Home MoneyBanks ANZ’s Q1 boom boosts shares to 22-month high

ANZ’s Q1 boom boosts shares to 22-month high

by Aya El Sayed

Australia’s ANZ Group reported on Monday that its first-quarter group revenue was in line with the quarterly average of the first half of financial year of 2023 revenue, buoyed by its institutional division’ markets business, which pushed the shares to their highest level in 22 months, according to Reuters.

The shares of the Melbourne-listed lender increased nearly 1 per cent to A$27.93, reaching their highest levels since April 21, 2022, contrasting with a 0.3 per cent drop in the broader benchmark.

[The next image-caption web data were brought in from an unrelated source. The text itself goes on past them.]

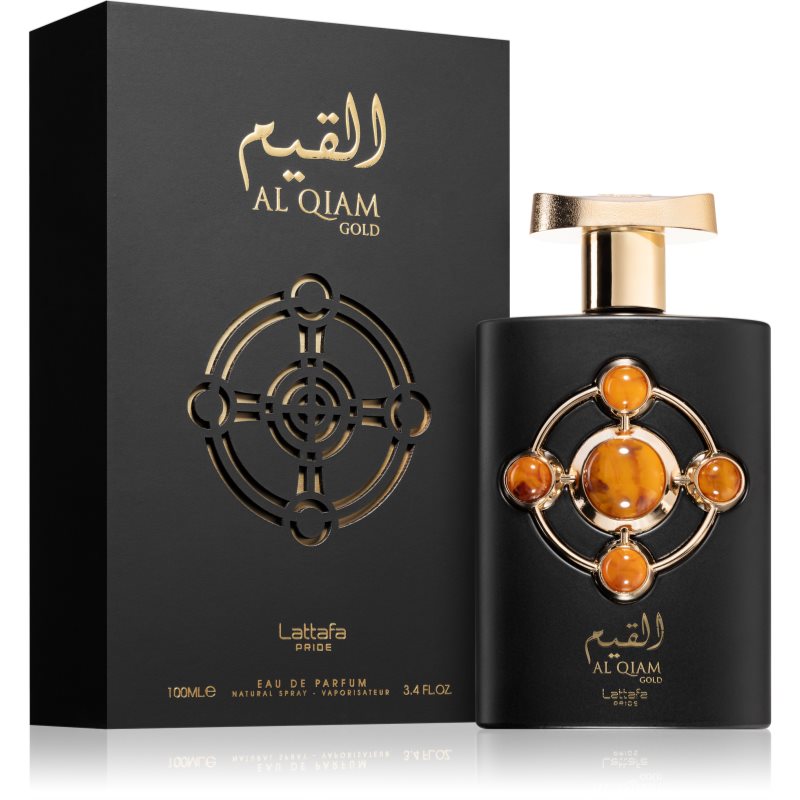 Lattafa Pride Al Quiam Gold парфумована вода для жінок 100 мл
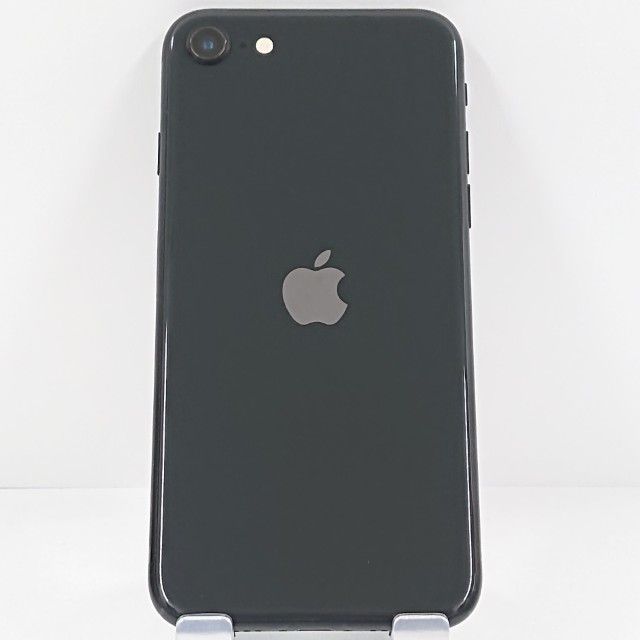 iPhoneSE ��2���� 64GB au �֥�å� c21065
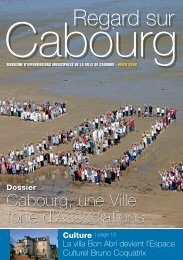 TÃ©lÃ©charger - Cabourg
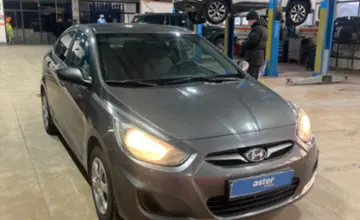 Hyundai Accent 2012 года за 3 900 000 тг. в Караганда фото 3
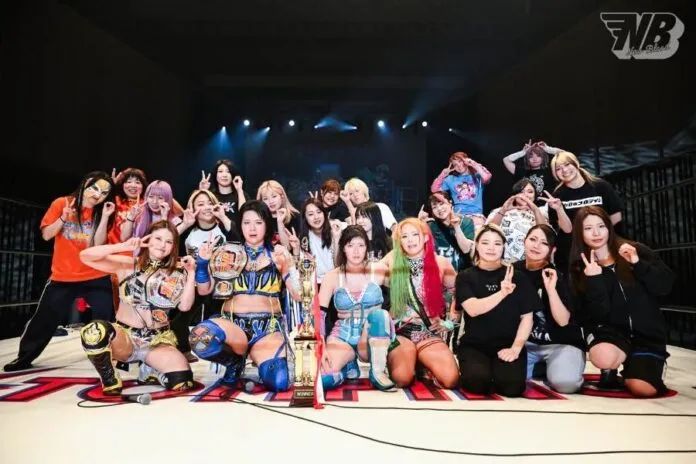 Stardom New Blood 20 Stardom New Blood 20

Last year, Australia’s fourth-largest lender reported a record annual profit, thanks to a surge in demand for its institutional banking services and a payments platform that handles large cross-border transactions.

The company stated that the market business of its institutional division began the year well, with revenues slightly exceeding the first-half FY23 average of A$575 million ($374.73 million).

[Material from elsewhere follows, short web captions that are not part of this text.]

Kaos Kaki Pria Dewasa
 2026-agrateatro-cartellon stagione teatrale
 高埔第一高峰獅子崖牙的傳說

ANZ Group also reported robust lending growth in its Australian retail and consumer franchises, driven by customer deposits, which continue to enhance the profits of the Australian home loan book.

The group increased its customer deposits by A$8 billion across its retail and commercial divisions in Australia, despite a A$3 billion decrease in its institutional deposits.

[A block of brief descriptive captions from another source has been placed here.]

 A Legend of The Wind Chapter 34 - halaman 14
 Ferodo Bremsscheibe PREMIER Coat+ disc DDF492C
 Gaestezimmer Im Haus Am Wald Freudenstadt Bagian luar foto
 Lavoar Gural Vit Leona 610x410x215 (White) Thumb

The bank reported that its first-quarter revenue matched the quarterly average of A$5.26 billion from the first half of the previous fiscal year, according to a limited quarterly update that did not include a profit figure.

Citi analysts noted that the 1Q24 group revenue was on par with the 1H23 quarterly average and slightly better than their expectations.

They believe this will be seen as an in-line disclosure considering the share price rally and generally benign financials.

However, the bank’s common equity tier 1 ratio dropped to 13.1 per cent at the end of December 2023, down from 13.3 per cent at the end of September.